M. de Tracy, fils d’une veuve, est né vers 1765[55] avec trois cent mille francs de rente. Son hôtel était rue de Tracy, près la rue Saint-Martin.

Il fit le négociant sans le savoir, comme une foule de gens riches de 1780. M. de Tracy fit sa rue et y perdit 2 ou 300,000 fr. et ainsi de suite.
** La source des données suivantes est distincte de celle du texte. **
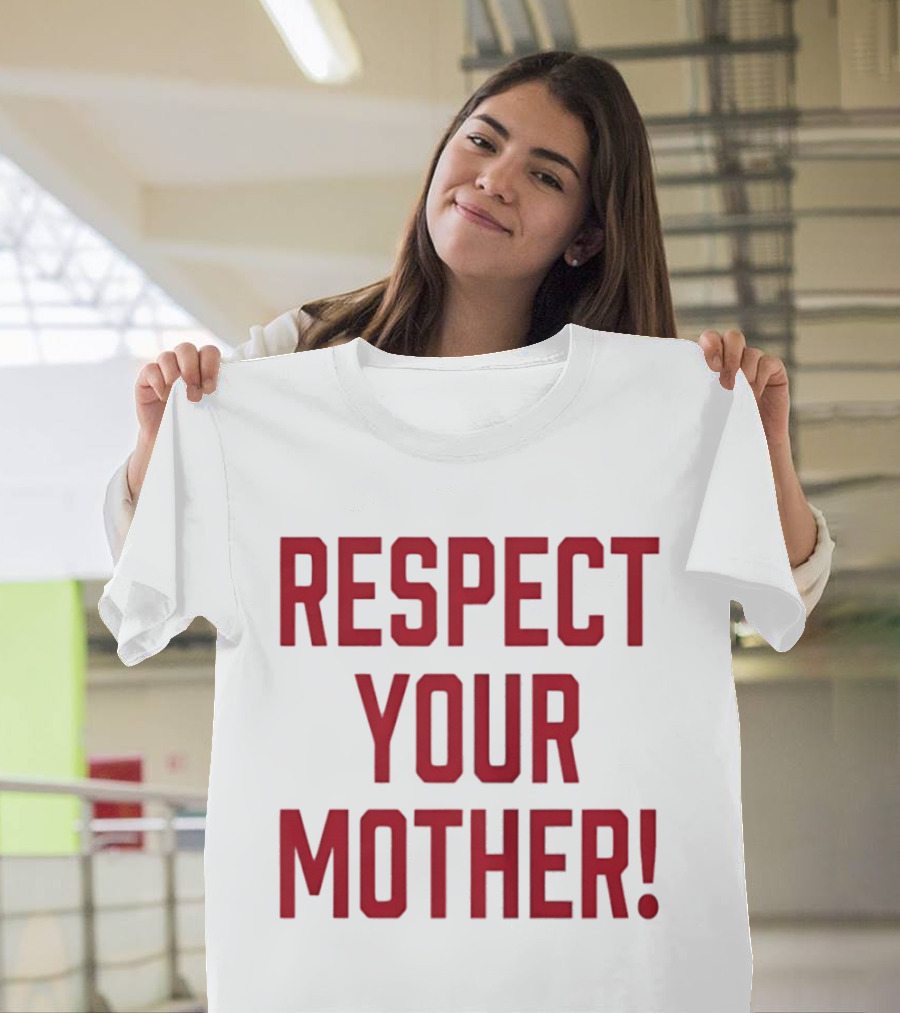 Respect Your Mother Mom Parent Love Family Appreciation Guiding Principles T-Shirt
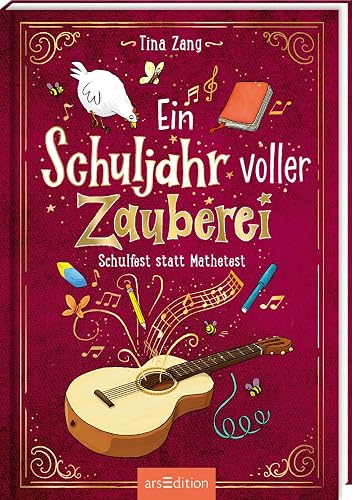 Ein Schuljahr voller Zauberei – Schulfest statt Mathetest (Ein Schuljahr voller Zauberei 2): Kinderbuch ab 8 Jahre | Fröhliches Abenteuer über Schule und Freundschaft mit einer Prise Magie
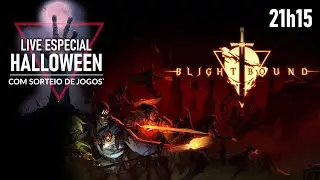 Blightbound - Coop 3 Jogadores【Live de Halloween】- Gamers & Games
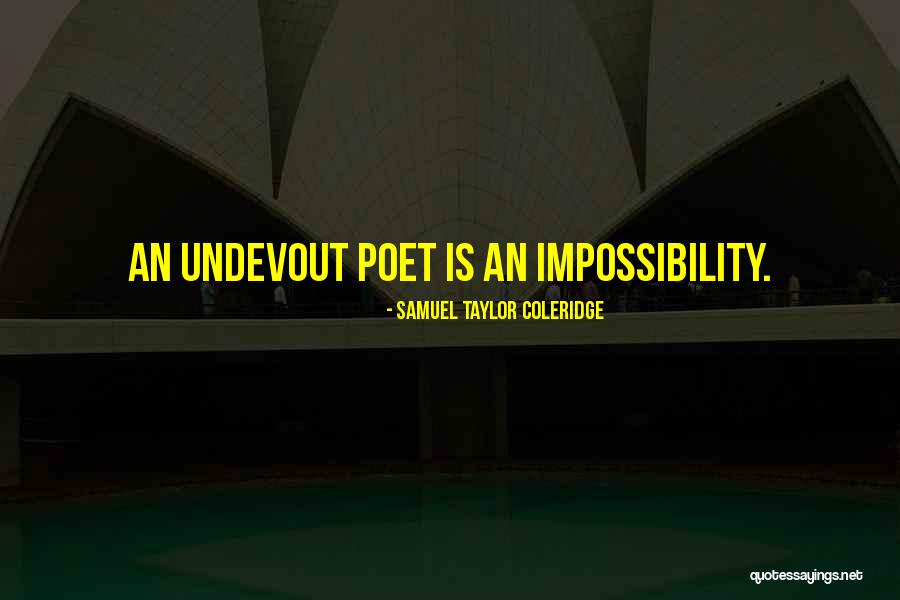 Unglaub Law Quotes By Samuel Taylor Coleridge Unglaub Law Quotes By Samuel Taylor Coleridge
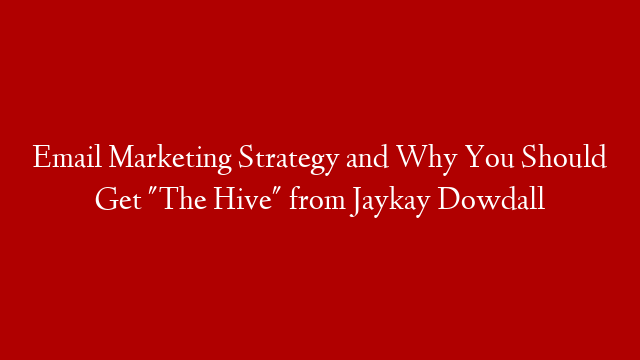 Email Marketing Strategy and Why You Should Get "The Hive" from Jaykay Dowdall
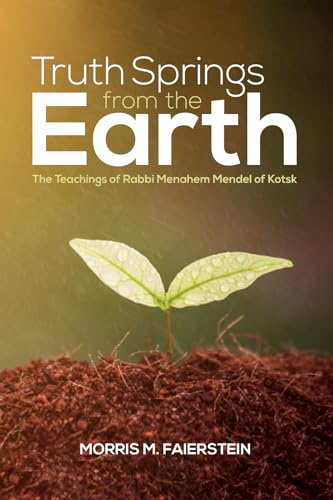 Truth Springs from the Earth: The Teachings of Rabbi Menahem Mendel of Kotsk von Pickwick Publications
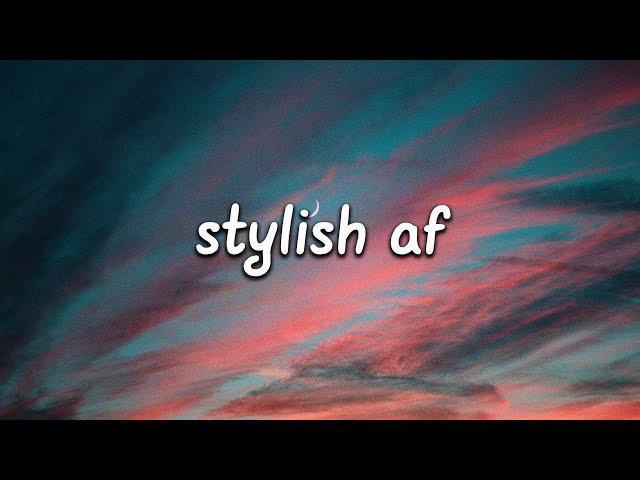 Max Wassen - Stylish AF (Lyrics)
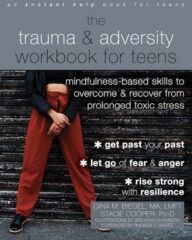 cover image of book title The trauma and adversity workbook for teens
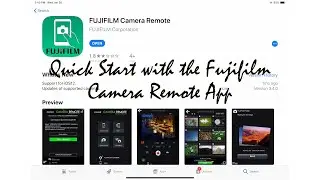 Episode #24 Quick Start Guide, Fujifilm Camera Remote App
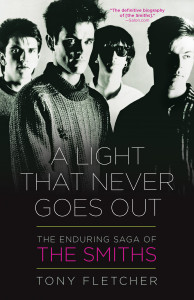 A Light That Never Goes Out: The Enduring Saga of the Smiths - ISBN: 9780307715968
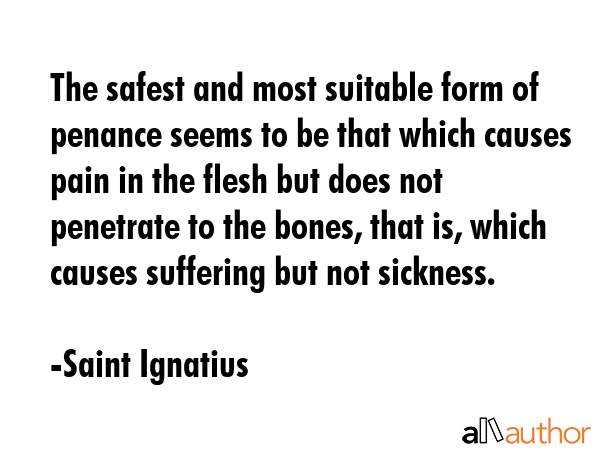 The safest and most suitable form of penance seems to be that which causes pain in the flesh but... - Saint Ignatius Quote GIF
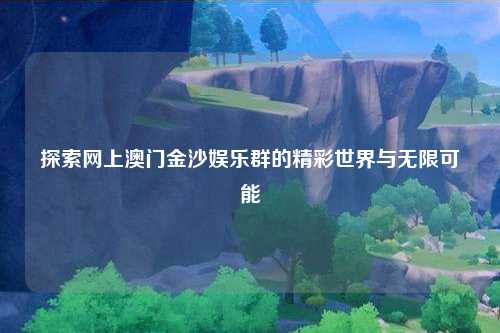 探索网上澳门金沙娱乐群的精彩世界与无限可能
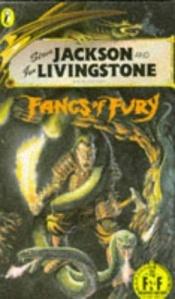 book cover of Fangs Of Fury (Fighting Fantasy #39) by Steve Jackson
De façon que je crois bien qu’aujourd’hui cet homme (si aimable quand, vers 1790, il était l’amant de Mme de Praslin), ce profond raisonneur a changé ses trois cent mille livres de rente en trente au plus.

Sa mère, femme d’un rare bon sens, était tout à fait de la cour; aussi, à vingt-deux ans, ce fils fut colonel et colonel d’un régiment où il trouva parmi les capitaines un Tracy, son cousin, apparemment aussi noble que lui, et auquel il ne vint jamais dans l’idée d’être choqué de voir cette poupée de vingt-deux ans venir commander le régiment où il servait.

Cette poupée qui, me disait plus tard Mme de Tracy, avait des mouvements si admirables, cachait cependant un fond de bon sens. Cette mère, femme rare, ayant appris qu’il y avait un philosophe à Strasbourg (et remarquez, c’était en 1780, peut-être, non pas un philosophe comme Voltaire, Diderot, Raynal) ayant appris, dis-je, qu’il y avait à Strasbourg un philosophe qui analysait les pensées de l’homme, images ou signes de tout ce qu’il a vu, de tout ce qu’il a senti, comprit que la science de remuer ces images, si son fils l’apprenait, lui donnerait une bonne tête.

Figurez-vous quelle tête il devait avoir en 1785: un fort joli jeune homme, fort noble, tout à fait de la cour, avec trois cent mille livres de rente.